ADA urges Congress to maintain CDC tobacco prevention funding
The ADA signed on to an Oct. 31 coalition letter urging congressional appropriators to adopt the Senate’s proposed $246.5 million funding level for the Centers for Disease Control and Prevention’s Office on Smoking and Health in the 2026 Labor, Health and Human Services, Education and Related Agencies appropriations bill.
The letter—coordinated by the Campaign for Tobacco-Free Kids and signed by dozens of national and state health organizations—calls on Congress to maintain current Office on Smoking and Health funding levels and include language to ensure funds are used as Congress intends. The coalition noted that the Senate bill protects the Office on Smoking and Health’s core tobacco prevention and cessation work, while the House version would significantly cut CDC funding and eliminate the agency’s funding entirely.
“We further urge you to ensure that specific funding levels for [the Office on Smoking and Health] and CDC’s other chronic disease prevention and health promotion programs are incorporated into the bill text to ensure that the Administration spends those funds as Congress intends,” the coalition letter reads.
The coalition emphasized that tobacco use remains the leading cause of preventable death in the United States, responsible for nearly 500,000 deaths annually and costing the nation more than $600 billion each year. The Office on Smoking and Health supports state tobacco control programs, national cessation resources such as quitlines, and the CDC’s “Tips from Former Smokers” campaign.

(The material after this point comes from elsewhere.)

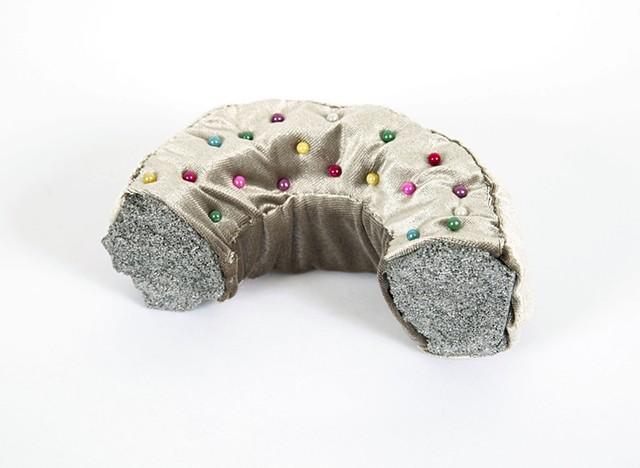 small sculpture of half donut with silver velvet fabric and multicolored pin heads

Eliminating this funding “would fail to restore the critical function” of the Office on Smoking and Health, according to the letter, resulting in the loss of approximately $70 million in state tobacco control program funding and reductions in quitline services across multiple states. The coalition said this funding is essential to sustain effective public education campaigns and rebuild program capacity diminished in recent years.
“We urge you to ensure that CDC’s [Office on Smoking and Health] is funded at the Senate’s $246.5 million funding level and that the Administration spends the full amount for this purpose,” the coalition concluded. “Adequately funding [the Office on Smoking and Health] is necessary, not only to sustain state programs, the Tips campaign and the quitlines, but also to rebuild the staff capacity that has been diminished and is essential to carrying out these responsibilities.”